→ ASSIGNED TASK
In the listing that follows, print every line exactly and leave the images out.

→ GIVEN INFORMATION
++++++

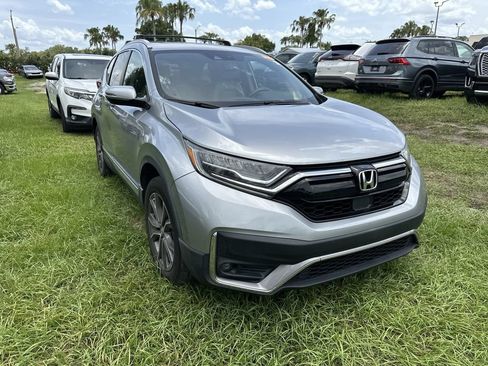 Used 2022 Honda CR-V Touring image 3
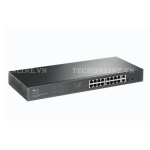 Switch Rackmount 18 Cổng Gigabit với 16 Cổng PoE+
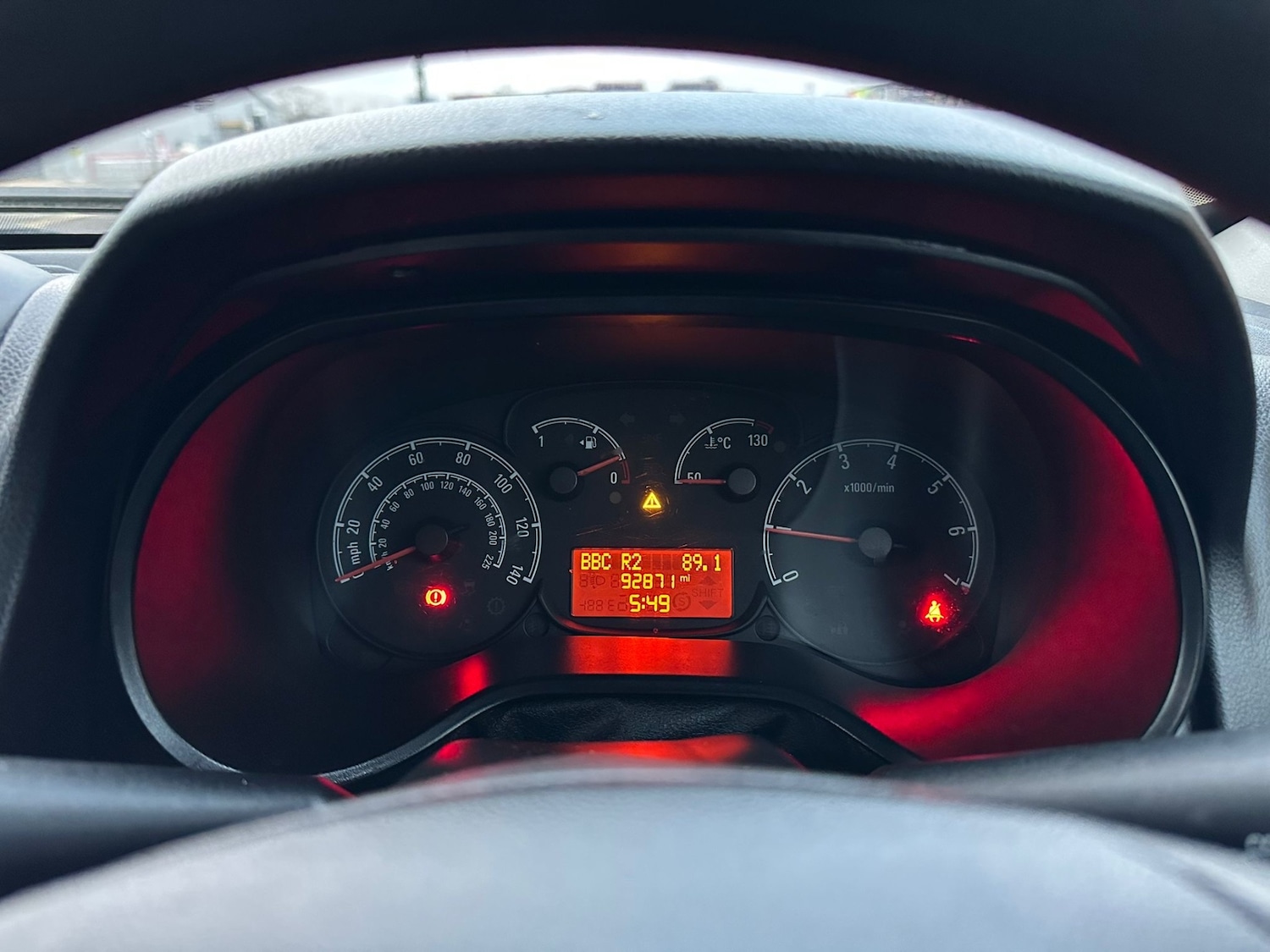 Used Vauxhall Combo 2016 for sale - 77610136: Photo 8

++++++

→ FINISHED EXERCISE
 Used 2022 Honda CR-V Touring image 3
 Switch Rackmount 18 Cổng Gigabit với 16 Cổng PoE+
 Used Vauxhall Combo 2016 for sale - 77610136: Photo 8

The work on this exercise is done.